Notice the new `limit: 10` property on the `Sort` node. This seemingly small change has a huge performance impact. When the `PhysicalSort` operator is created from this logical node, it now knows that it only needs to find the top 10 rows. Instead of performing a full sort, it can use a much more efficient algorithm, like a **heap sort (using a min-heap of size 10)**, to find the top 10 rows in a single pass over the data.
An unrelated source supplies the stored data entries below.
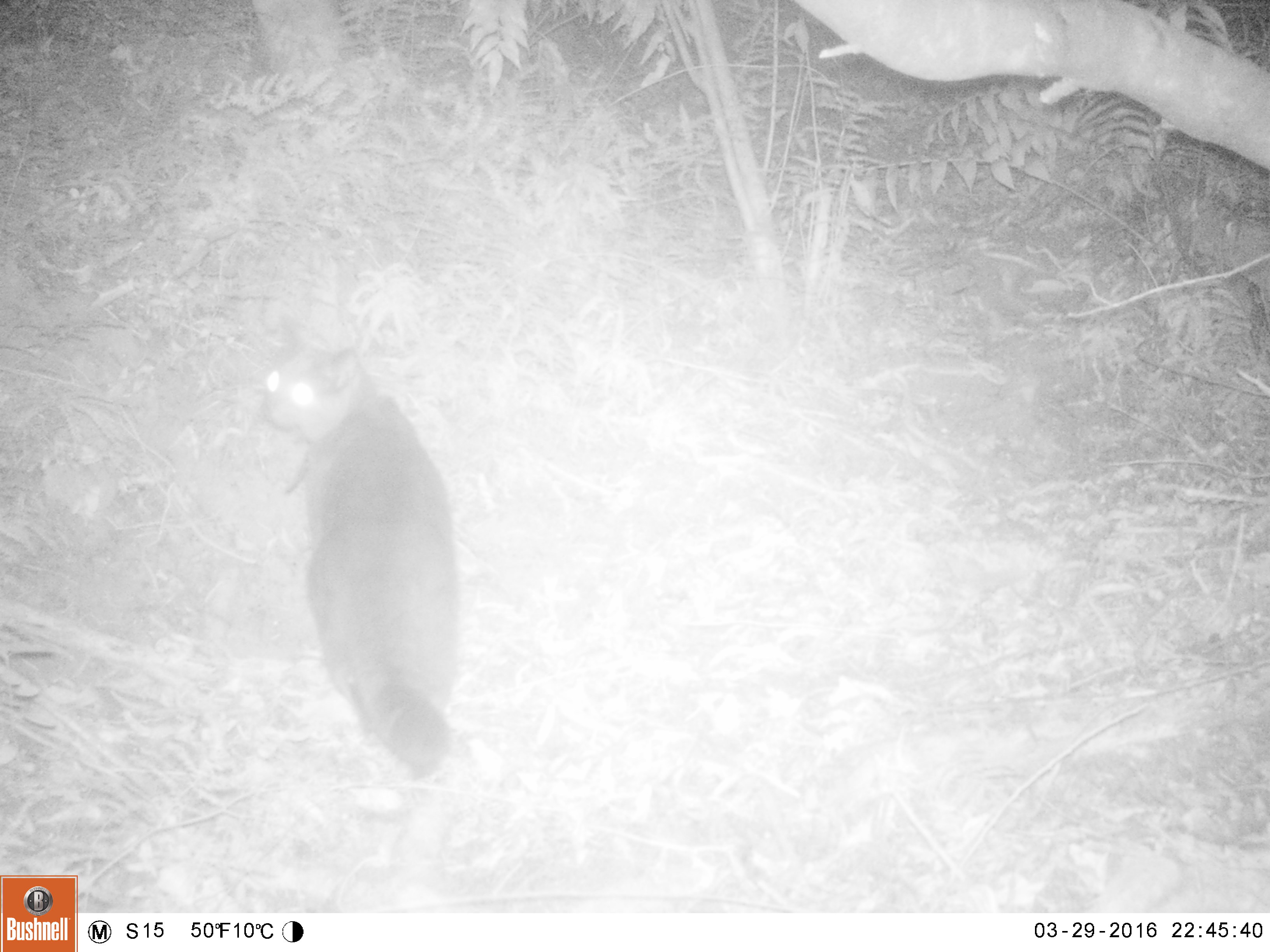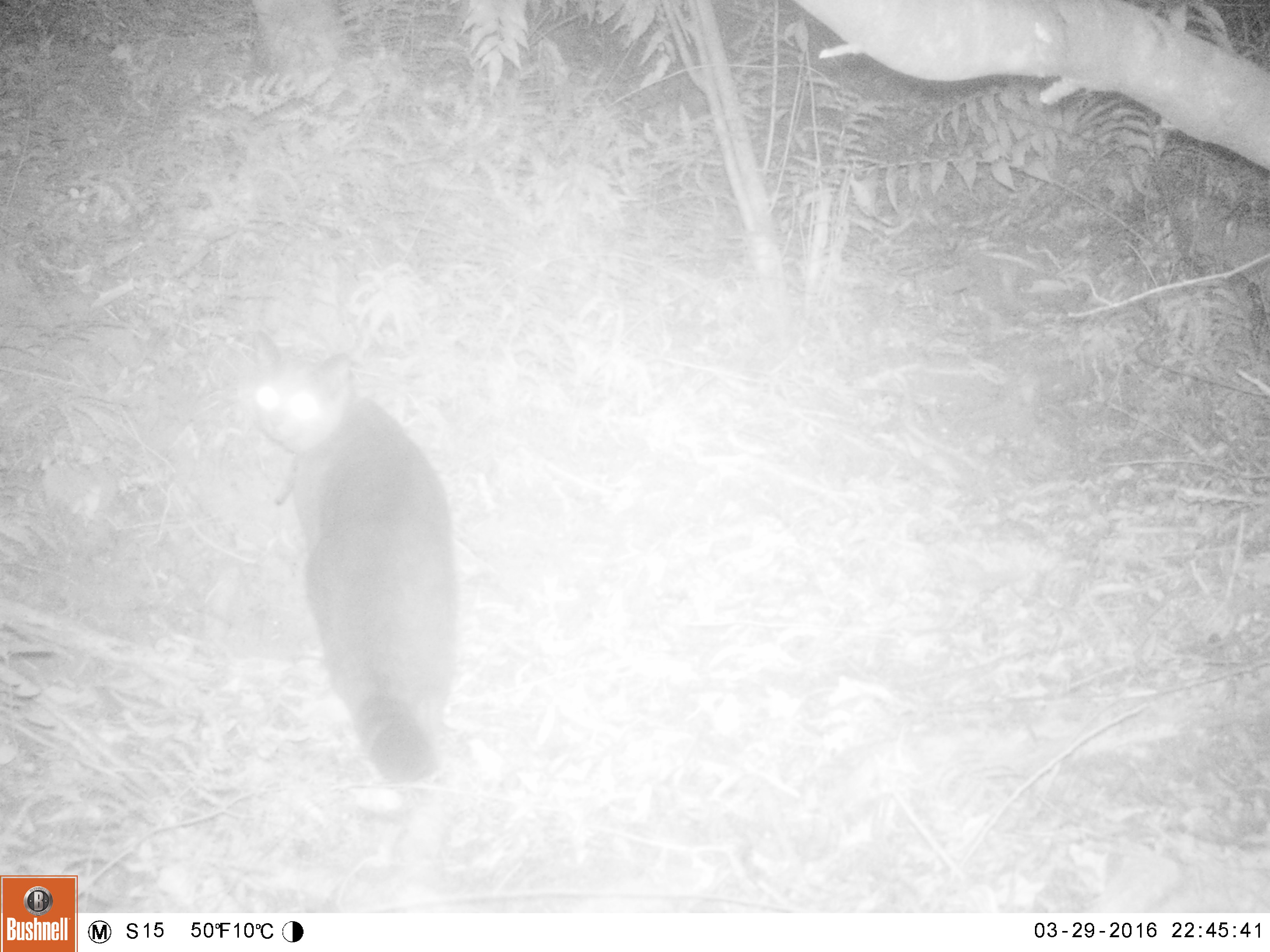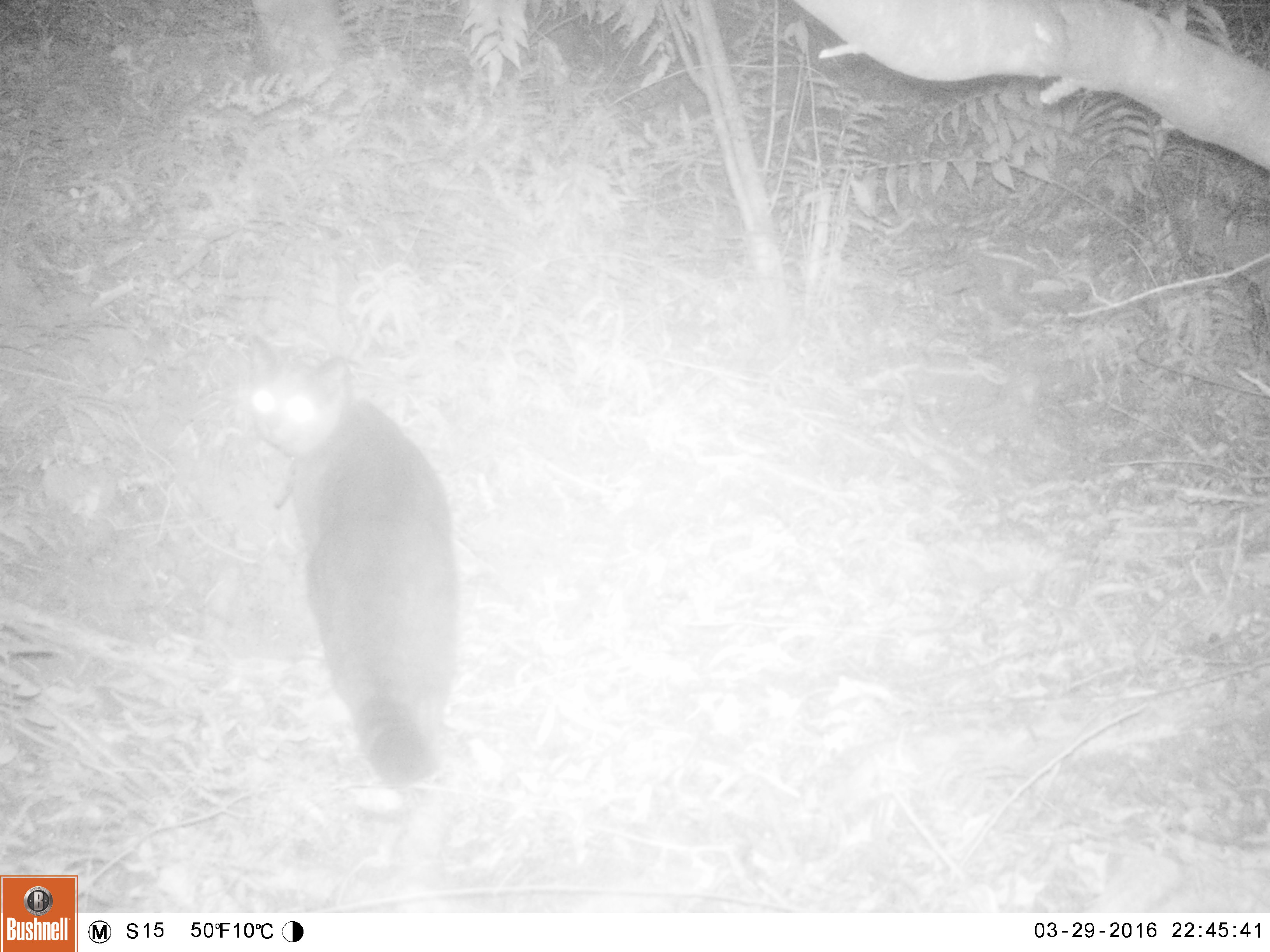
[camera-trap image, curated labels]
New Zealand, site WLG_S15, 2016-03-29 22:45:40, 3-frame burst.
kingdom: Animalia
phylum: Chordata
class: Mammalia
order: Carnivora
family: Felidae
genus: Felis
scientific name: Felis catus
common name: domestic cat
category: cat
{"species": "cat (domestic cat) (Felis catus)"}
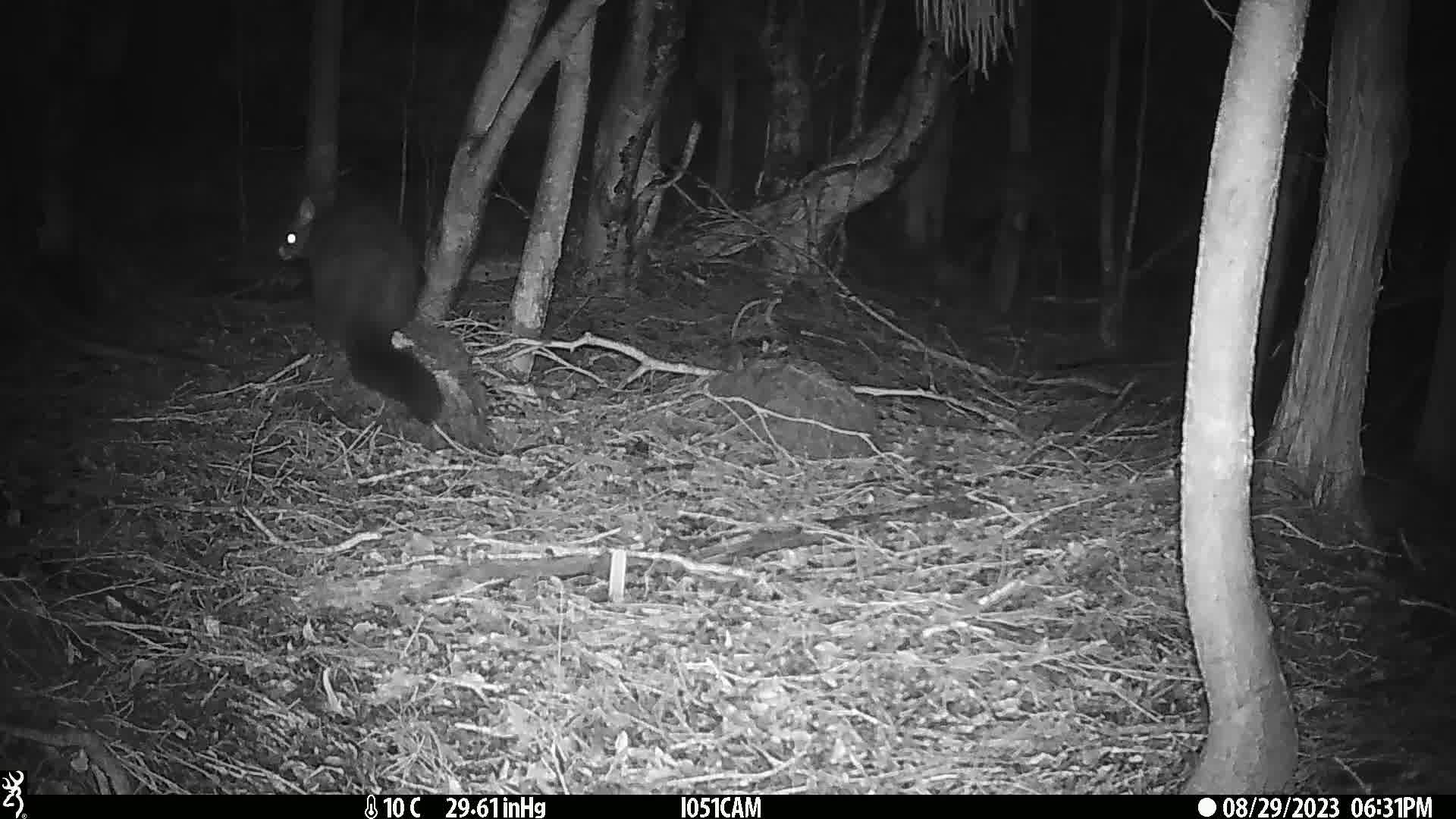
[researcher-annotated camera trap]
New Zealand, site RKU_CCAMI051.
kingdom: Animalia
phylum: Chordata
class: Mammalia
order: Diprotodontia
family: Phalangeridae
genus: Trichosurus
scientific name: Trichosurus vulpecula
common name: common brushtail possum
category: possum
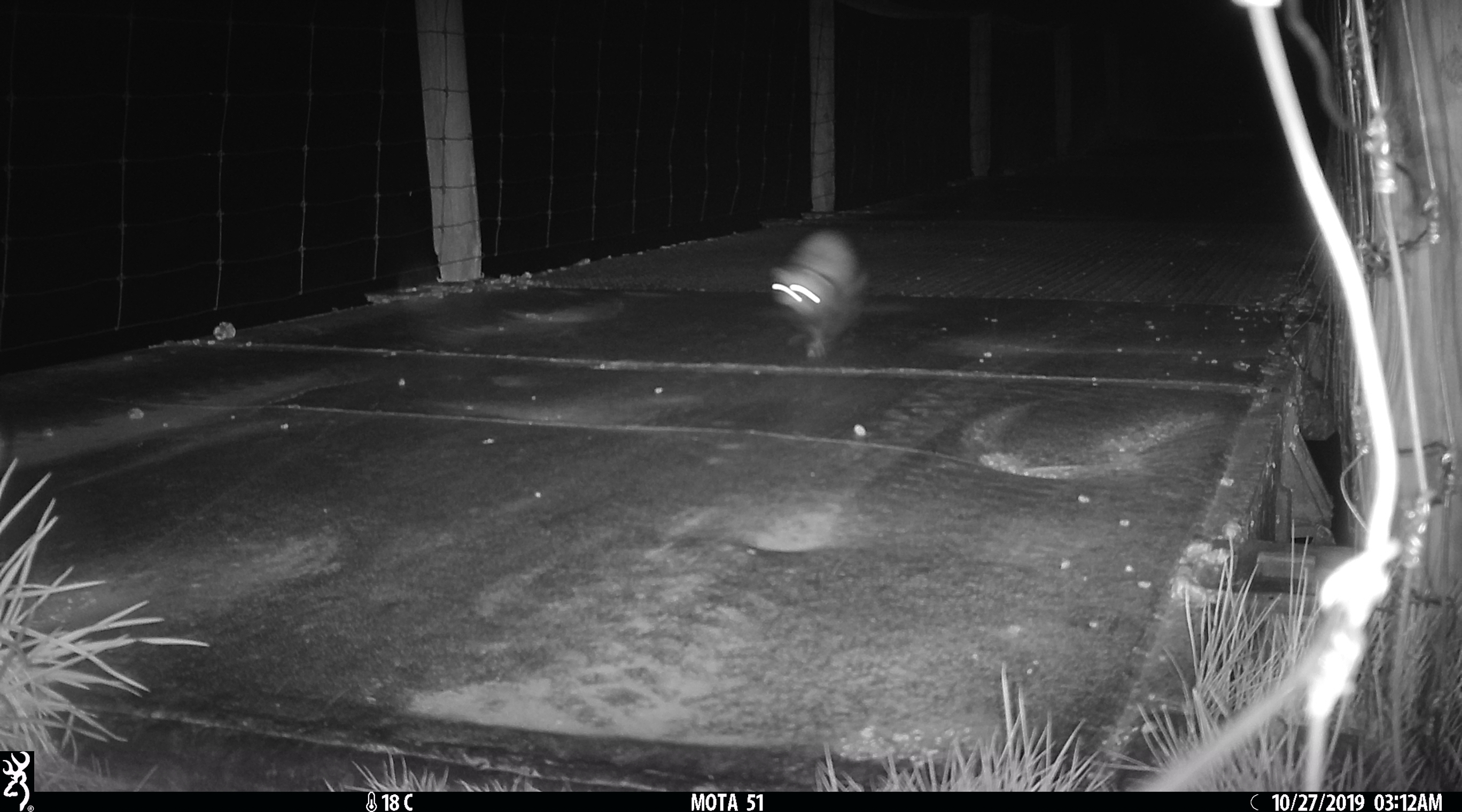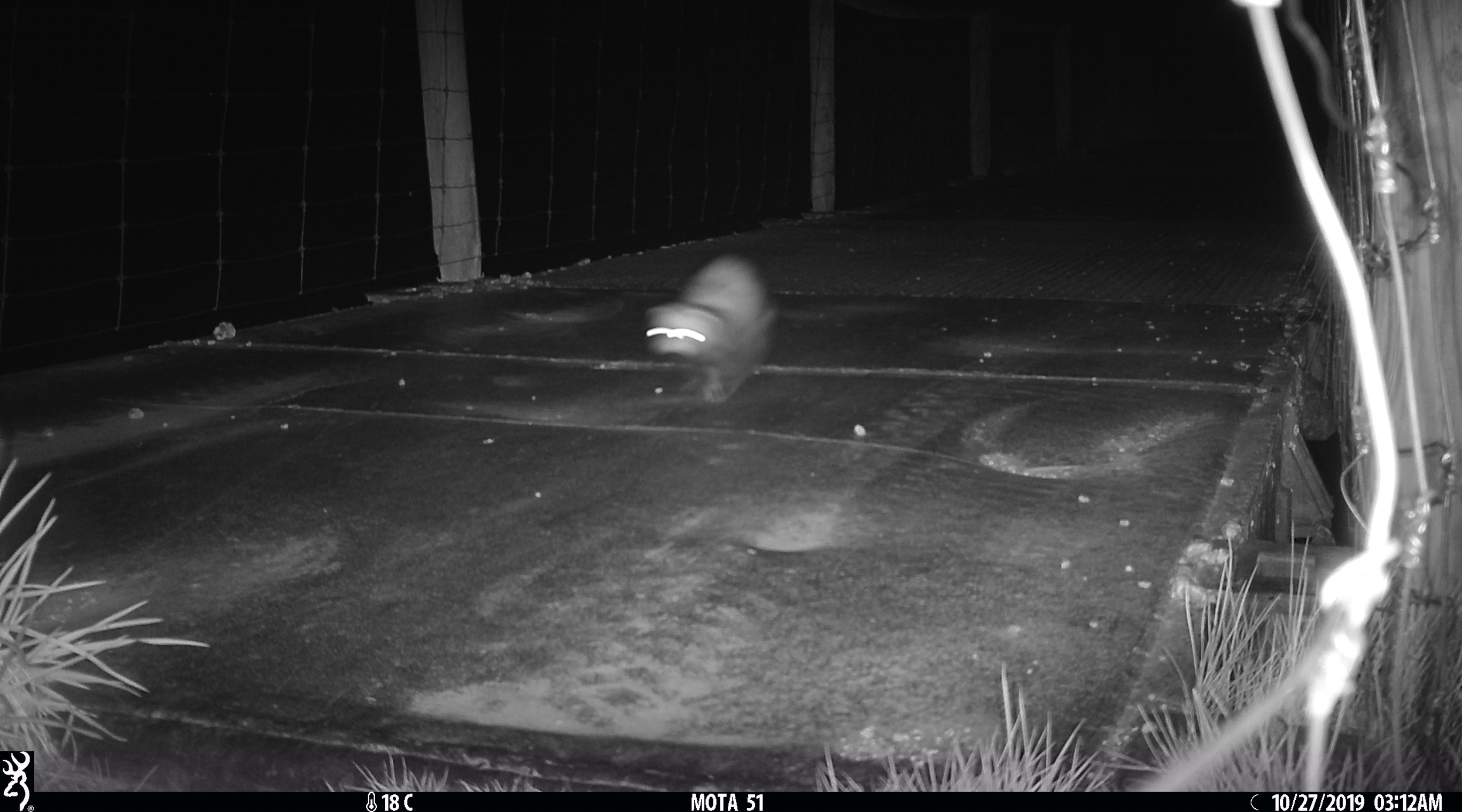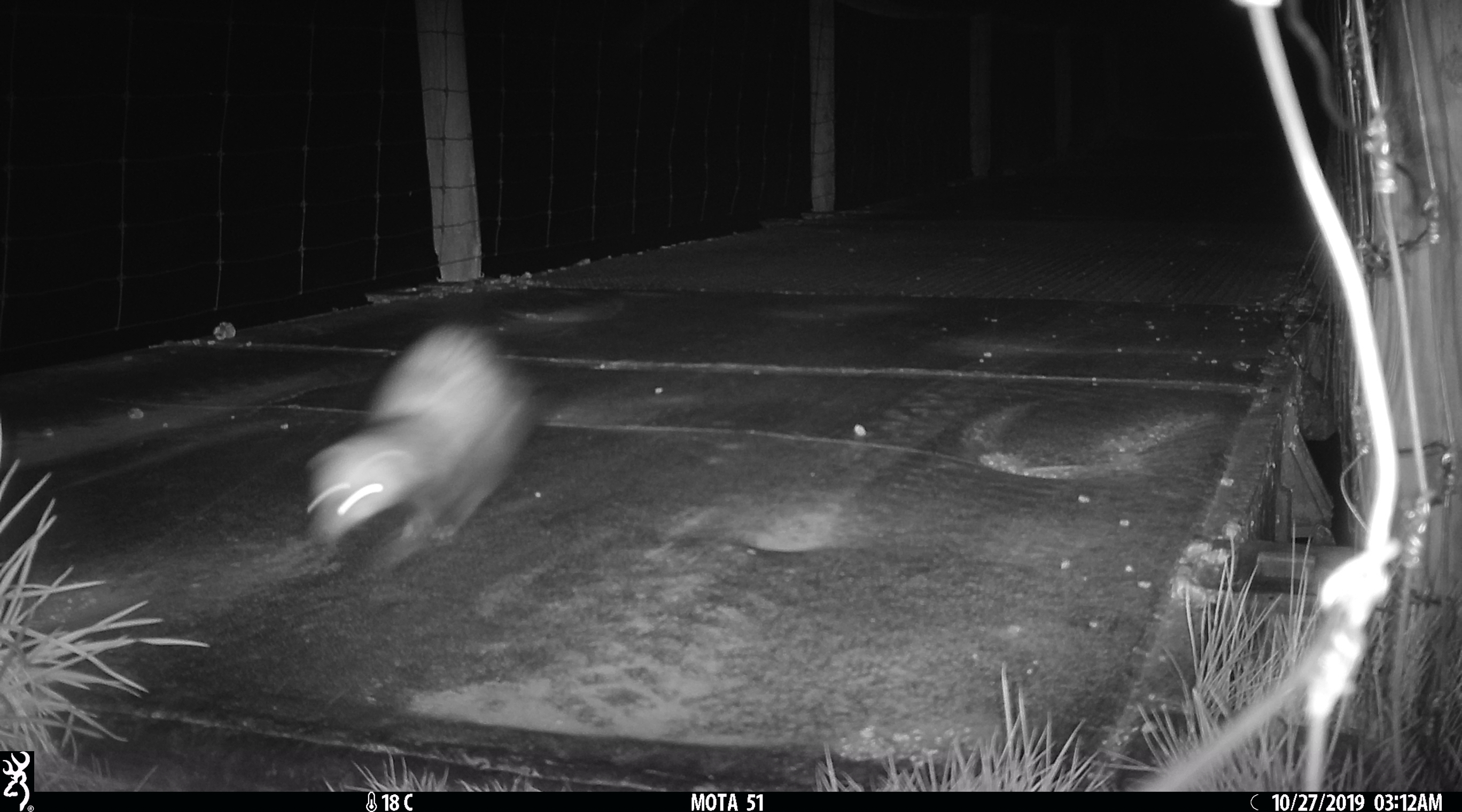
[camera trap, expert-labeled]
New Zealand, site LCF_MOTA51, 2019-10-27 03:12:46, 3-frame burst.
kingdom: Animalia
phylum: Chordata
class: Mammalia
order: Carnivora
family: Mustelidae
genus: Mustela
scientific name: Mustela furo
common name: ferret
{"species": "ferret (Mustela furo)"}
This optimization avoids sorting the entire table, dramatically reducing both CPU and memory consumption.

## Other Rules

QuillSQL implements other simple but effective rules:

- **`EliminateLimit`**: Removes a `LIMIT` clause if it provides no value (e.g., `LIMIT NULL`).
- **`MergeLimit`**: If two `LIMIT` clauses are stacked on top of each other (which can happen after other rule transformations), this rule merges them into a single, more restrictive `LIMIT`.

## Conclusion

While QuillSQL's optimizer is currently rule-based and relatively simple, it demonstrates the fundamental principles of query optimization. By separating the logical representation of a query from its physical execution and applying equivalence-preserving transformations, a database can achieve massive performance gains. More advanced systems build on this with a **Cost-Based Optimizer**, which uses table statistics to estimate the "cost" of different physical plans (e.g., choosing between a `NestedLoopJoin` and a `HashJoin`) and pick the cheapest one.

---

## For Study & Discussion

1.  **Rule Ordering**: The `LogicalOptimizer` applies its list of rules in a fixed order for a set number of passes. Can the order in which rules are applied affect the final, optimized plan? Can one rule's transformation enable another rule to be applied in a subsequent pass?

2.  **Cost-Based vs. Rule-Based**: What is the primary limitation of a purely rule-based optimizer? When would a rule-based optimizer make a poor decision that a cost-based optimizer (with accurate statistics) would get right? (Hint: consider join algorithm selection).

3.  **Programming Exercise**: Implement the classic **Predicate Pushdown** rule. Your rule should look for a `Filter` operator whose child is a `Join`. If the filter's predicate only uses columns from one side of the join, the rule should push the `Filter` node down to that side of the join, below the `Join` node. This is one of the most effective optimizations in any database.

4.  **Programming Exercise**: Implement a **Constant Folding** rule. This rule would traverse expression trees and pre-compute constant expressions. For example:
    - An expression `WHERE age = 10 + 5` would be rewritten to `WHERE age = 15`.
    - An expression `WHERE 1 = 1` would be evaluated to `true`, and a smart optimizer could then potentially eliminate the `WHERE` clause entirely.